* Goal *
Reproduce every one of the entries below verbatim, changing nothing.

* Extracted records *
** Begin **

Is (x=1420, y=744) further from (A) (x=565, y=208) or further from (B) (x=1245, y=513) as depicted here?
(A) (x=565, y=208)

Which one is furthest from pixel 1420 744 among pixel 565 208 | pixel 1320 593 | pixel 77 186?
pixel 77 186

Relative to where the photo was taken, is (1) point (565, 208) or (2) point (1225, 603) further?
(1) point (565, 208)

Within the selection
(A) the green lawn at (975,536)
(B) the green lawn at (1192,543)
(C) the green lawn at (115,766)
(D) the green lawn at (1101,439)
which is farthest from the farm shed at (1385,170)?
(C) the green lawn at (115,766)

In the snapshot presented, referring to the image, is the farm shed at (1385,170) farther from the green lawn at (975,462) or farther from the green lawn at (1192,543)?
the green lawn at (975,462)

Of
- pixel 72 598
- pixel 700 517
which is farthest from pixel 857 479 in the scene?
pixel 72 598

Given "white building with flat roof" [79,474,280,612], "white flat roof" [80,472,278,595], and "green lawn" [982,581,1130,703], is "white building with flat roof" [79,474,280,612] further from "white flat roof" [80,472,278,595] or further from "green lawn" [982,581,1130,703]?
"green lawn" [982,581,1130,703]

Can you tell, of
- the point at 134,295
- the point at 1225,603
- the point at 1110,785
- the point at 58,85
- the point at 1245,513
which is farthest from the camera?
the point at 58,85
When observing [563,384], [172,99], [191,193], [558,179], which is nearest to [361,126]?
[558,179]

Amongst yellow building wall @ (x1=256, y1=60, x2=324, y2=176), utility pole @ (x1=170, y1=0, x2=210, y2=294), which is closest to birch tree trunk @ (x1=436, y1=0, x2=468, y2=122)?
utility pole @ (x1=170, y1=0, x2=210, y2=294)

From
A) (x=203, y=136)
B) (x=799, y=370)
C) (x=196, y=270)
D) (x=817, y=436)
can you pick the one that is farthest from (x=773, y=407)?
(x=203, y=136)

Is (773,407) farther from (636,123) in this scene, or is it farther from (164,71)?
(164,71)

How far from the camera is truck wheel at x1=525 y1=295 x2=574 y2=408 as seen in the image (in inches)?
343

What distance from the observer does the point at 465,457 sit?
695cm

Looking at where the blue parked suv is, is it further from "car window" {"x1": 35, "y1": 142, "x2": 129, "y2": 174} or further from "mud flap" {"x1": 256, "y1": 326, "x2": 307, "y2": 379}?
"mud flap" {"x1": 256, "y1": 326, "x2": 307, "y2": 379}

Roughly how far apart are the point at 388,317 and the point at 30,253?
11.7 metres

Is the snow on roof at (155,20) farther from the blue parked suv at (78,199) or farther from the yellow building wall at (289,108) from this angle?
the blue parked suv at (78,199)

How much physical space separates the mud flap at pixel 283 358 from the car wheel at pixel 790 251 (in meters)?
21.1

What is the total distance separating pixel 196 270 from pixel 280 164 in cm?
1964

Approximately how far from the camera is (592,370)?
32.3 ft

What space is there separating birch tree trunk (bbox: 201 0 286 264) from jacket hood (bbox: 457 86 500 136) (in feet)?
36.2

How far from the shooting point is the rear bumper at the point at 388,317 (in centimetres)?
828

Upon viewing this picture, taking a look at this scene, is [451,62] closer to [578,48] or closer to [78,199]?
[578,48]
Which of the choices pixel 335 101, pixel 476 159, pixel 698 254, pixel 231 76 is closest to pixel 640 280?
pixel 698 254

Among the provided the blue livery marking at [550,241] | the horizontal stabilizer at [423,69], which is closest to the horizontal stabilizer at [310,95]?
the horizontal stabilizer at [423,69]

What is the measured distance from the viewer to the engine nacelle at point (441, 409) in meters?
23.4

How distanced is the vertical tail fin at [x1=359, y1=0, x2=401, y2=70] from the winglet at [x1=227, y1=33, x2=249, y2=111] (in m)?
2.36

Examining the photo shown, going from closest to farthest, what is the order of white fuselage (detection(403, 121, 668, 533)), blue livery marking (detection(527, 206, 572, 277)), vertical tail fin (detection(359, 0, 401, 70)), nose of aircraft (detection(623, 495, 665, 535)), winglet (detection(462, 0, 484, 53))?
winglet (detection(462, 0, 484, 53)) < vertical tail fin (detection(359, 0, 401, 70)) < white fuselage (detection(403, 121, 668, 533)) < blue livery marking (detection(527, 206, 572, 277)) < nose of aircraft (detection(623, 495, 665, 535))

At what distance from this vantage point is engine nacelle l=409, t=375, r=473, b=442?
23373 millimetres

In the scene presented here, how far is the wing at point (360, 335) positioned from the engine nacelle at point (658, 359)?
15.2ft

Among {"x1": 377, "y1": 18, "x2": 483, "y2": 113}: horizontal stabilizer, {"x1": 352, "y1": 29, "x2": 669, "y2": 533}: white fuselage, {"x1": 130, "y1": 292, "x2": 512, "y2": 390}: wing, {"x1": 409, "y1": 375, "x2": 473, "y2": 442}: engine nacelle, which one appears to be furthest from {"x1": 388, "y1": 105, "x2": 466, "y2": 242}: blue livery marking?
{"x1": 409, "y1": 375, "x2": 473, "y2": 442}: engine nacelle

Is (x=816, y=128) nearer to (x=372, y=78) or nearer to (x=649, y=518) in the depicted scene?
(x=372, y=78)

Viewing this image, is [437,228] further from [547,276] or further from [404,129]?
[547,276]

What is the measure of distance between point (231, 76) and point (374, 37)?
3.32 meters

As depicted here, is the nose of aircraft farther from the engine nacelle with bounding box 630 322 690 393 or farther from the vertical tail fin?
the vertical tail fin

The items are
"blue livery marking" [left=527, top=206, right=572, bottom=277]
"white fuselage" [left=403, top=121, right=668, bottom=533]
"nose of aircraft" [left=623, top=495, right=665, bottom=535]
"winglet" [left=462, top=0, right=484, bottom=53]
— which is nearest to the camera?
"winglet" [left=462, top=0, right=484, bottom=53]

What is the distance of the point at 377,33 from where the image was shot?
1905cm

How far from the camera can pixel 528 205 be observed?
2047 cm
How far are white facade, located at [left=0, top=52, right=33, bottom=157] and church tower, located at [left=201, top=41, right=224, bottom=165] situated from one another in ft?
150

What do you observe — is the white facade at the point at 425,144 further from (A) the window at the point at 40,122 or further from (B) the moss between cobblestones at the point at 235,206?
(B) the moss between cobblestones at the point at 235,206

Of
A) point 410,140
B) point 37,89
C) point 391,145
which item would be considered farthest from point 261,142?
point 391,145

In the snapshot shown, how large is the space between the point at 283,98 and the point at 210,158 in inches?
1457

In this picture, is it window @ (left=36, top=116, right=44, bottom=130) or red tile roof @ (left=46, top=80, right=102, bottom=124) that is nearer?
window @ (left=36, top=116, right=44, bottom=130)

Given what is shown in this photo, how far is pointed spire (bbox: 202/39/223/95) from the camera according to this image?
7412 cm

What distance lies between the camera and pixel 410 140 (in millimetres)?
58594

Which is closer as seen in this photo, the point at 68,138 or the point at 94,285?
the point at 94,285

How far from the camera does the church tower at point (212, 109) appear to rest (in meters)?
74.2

** End **

* Reply to the task *
Is (x=1420, y=744) further from (A) (x=565, y=208) or further from (B) (x=1245, y=513) as depicted here?
(A) (x=565, y=208)

Which one is furthest from pixel 1420 744 among pixel 565 208 | pixel 1320 593 | pixel 77 186?
pixel 77 186

Relative to where the photo was taken, is (1) point (565, 208) or (2) point (1225, 603) further?
(1) point (565, 208)

Within the selection
(A) the green lawn at (975,536)
(B) the green lawn at (1192,543)
(C) the green lawn at (115,766)
(D) the green lawn at (1101,439)
which is farthest from the farm shed at (1385,170)?
(C) the green lawn at (115,766)

In the snapshot presented, referring to the image, is the farm shed at (1385,170) farther from the green lawn at (975,462) or farther from the green lawn at (1192,543)?
the green lawn at (975,462)

Of
- pixel 72 598
- pixel 700 517
which is farthest from pixel 857 479 in the scene?
pixel 72 598

Given "white building with flat roof" [79,474,280,612], "white flat roof" [80,472,278,595], and "green lawn" [982,581,1130,703], is "white building with flat roof" [79,474,280,612] further from "white flat roof" [80,472,278,595] or further from "green lawn" [982,581,1130,703]?
"green lawn" [982,581,1130,703]

Can you tell, of
- the point at 134,295
- the point at 1225,603
- the point at 1110,785
- the point at 58,85
- the point at 1245,513
which is farthest from the camera?
the point at 58,85
When observing [563,384], [172,99], [191,193], [558,179], which is nearest to [361,126]?
[558,179]

Amongst yellow building wall @ (x1=256, y1=60, x2=324, y2=176), utility pole @ (x1=170, y1=0, x2=210, y2=294), which is closest to birch tree trunk @ (x1=436, y1=0, x2=468, y2=122)?
utility pole @ (x1=170, y1=0, x2=210, y2=294)

From
A) (x=203, y=136)
B) (x=799, y=370)
C) (x=196, y=270)
D) (x=817, y=436)
can you pick the one that is farthest from (x=773, y=407)?
(x=203, y=136)

Is (773,407) farther from (636,123) in this scene, or is it farther from (164,71)?
(164,71)

How far from the camera is truck wheel at x1=525 y1=295 x2=574 y2=408 as seen in the image (in inches)?
343

What distance from the observer does the point at 465,457 sit?
695cm

Looking at where the blue parked suv is, is it further from "car window" {"x1": 35, "y1": 142, "x2": 129, "y2": 174} or further from "mud flap" {"x1": 256, "y1": 326, "x2": 307, "y2": 379}?
"mud flap" {"x1": 256, "y1": 326, "x2": 307, "y2": 379}

Roughly how far apart are the point at 388,317 and the point at 30,253?
11.7 metres

Is the snow on roof at (155,20) farther from the blue parked suv at (78,199) or farther from the yellow building wall at (289,108) from this angle?
the blue parked suv at (78,199)

How much physical space separates the mud flap at pixel 283 358 from the car wheel at pixel 790 251 (in meters)?
21.1

What is the total distance separating pixel 196 270 from pixel 280 164 in cm?
1964

Approximately how far from the camera is (592,370)?
32.3 ft

What space is there separating birch tree trunk (bbox: 201 0 286 264) from jacket hood (bbox: 457 86 500 136) (in feet)?
36.2

How far from the shooting point is the rear bumper at the point at 388,317 (in centimetres)?
828

Upon viewing this picture, taking a look at this scene, is [451,62] closer to [578,48] or closer to [78,199]?
[578,48]
Which of the choices pixel 335 101, pixel 476 159, pixel 698 254, pixel 231 76 is closest to pixel 640 280?
pixel 698 254

Among the provided the blue livery marking at [550,241] | the horizontal stabilizer at [423,69], which is closest to the horizontal stabilizer at [310,95]?
the horizontal stabilizer at [423,69]

What is the measured distance from the viewer to the engine nacelle at point (441, 409) in meters?
23.4

How distanced is the vertical tail fin at [x1=359, y1=0, x2=401, y2=70] from the winglet at [x1=227, y1=33, x2=249, y2=111] (in m)?
2.36

Examining the photo shown, going from closest to farthest, what is the order of white fuselage (detection(403, 121, 668, 533)), blue livery marking (detection(527, 206, 572, 277)), vertical tail fin (detection(359, 0, 401, 70)), nose of aircraft (detection(623, 495, 665, 535)), winglet (detection(462, 0, 484, 53))?
winglet (detection(462, 0, 484, 53)) < vertical tail fin (detection(359, 0, 401, 70)) < white fuselage (detection(403, 121, 668, 533)) < blue livery marking (detection(527, 206, 572, 277)) < nose of aircraft (detection(623, 495, 665, 535))

At what distance from this vantage point is engine nacelle l=409, t=375, r=473, b=442?
23373 millimetres

In the scene presented here, how far is the wing at point (360, 335) positioned from the engine nacelle at point (658, 359)?
15.2ft

Among {"x1": 377, "y1": 18, "x2": 483, "y2": 113}: horizontal stabilizer, {"x1": 352, "y1": 29, "x2": 669, "y2": 533}: white fuselage, {"x1": 130, "y1": 292, "x2": 512, "y2": 390}: wing, {"x1": 409, "y1": 375, "x2": 473, "y2": 442}: engine nacelle, which one appears to be furthest from {"x1": 388, "y1": 105, "x2": 466, "y2": 242}: blue livery marking?
{"x1": 409, "y1": 375, "x2": 473, "y2": 442}: engine nacelle

Is (x=816, y=128) nearer to (x=372, y=78) or nearer to (x=649, y=518) in the depicted scene?
(x=372, y=78)

Viewing this image, is [437,228] further from [547,276] or further from [404,129]?
[547,276]

What is the measure of distance between point (231, 76) and point (374, 37)?
3.32 meters

As depicted here, is the nose of aircraft farther from the engine nacelle with bounding box 630 322 690 393 or farther from the vertical tail fin?
the vertical tail fin

The items are
"blue livery marking" [left=527, top=206, right=572, bottom=277]
"white fuselage" [left=403, top=121, right=668, bottom=533]
"nose of aircraft" [left=623, top=495, right=665, bottom=535]
"winglet" [left=462, top=0, right=484, bottom=53]
— which is nearest to the camera?
"winglet" [left=462, top=0, right=484, bottom=53]

What is the distance of the point at 377,33 from where the image was shot?
1905cm

How far from the camera can pixel 528 205 be observed?
2047 cm
How far are white facade, located at [left=0, top=52, right=33, bottom=157] and church tower, located at [left=201, top=41, right=224, bottom=165] situated from one another in ft?
150

What do you observe — is the white facade at the point at 425,144 further from (A) the window at the point at 40,122 or further from (B) the moss between cobblestones at the point at 235,206?
(B) the moss between cobblestones at the point at 235,206

Of
A) point 410,140
B) point 37,89
C) point 391,145
which item would be considered farthest from point 261,142?
point 391,145

In the snapshot shown, how large is the space between the point at 283,98 and the point at 210,158 in inches?
1457

In this picture, is it window @ (left=36, top=116, right=44, bottom=130) or red tile roof @ (left=46, top=80, right=102, bottom=124) that is nearer?
window @ (left=36, top=116, right=44, bottom=130)

Given what is shown in this photo, how far is pointed spire (bbox: 202/39/223/95) from the camera according to this image?
7412 cm

What distance lies between the camera and pixel 410 140 (in millimetres)?
58594

Which is closer as seen in this photo, the point at 68,138 or the point at 94,285?
the point at 94,285

How far from the camera does the church tower at point (212, 109) appear to rest (in meters)?
74.2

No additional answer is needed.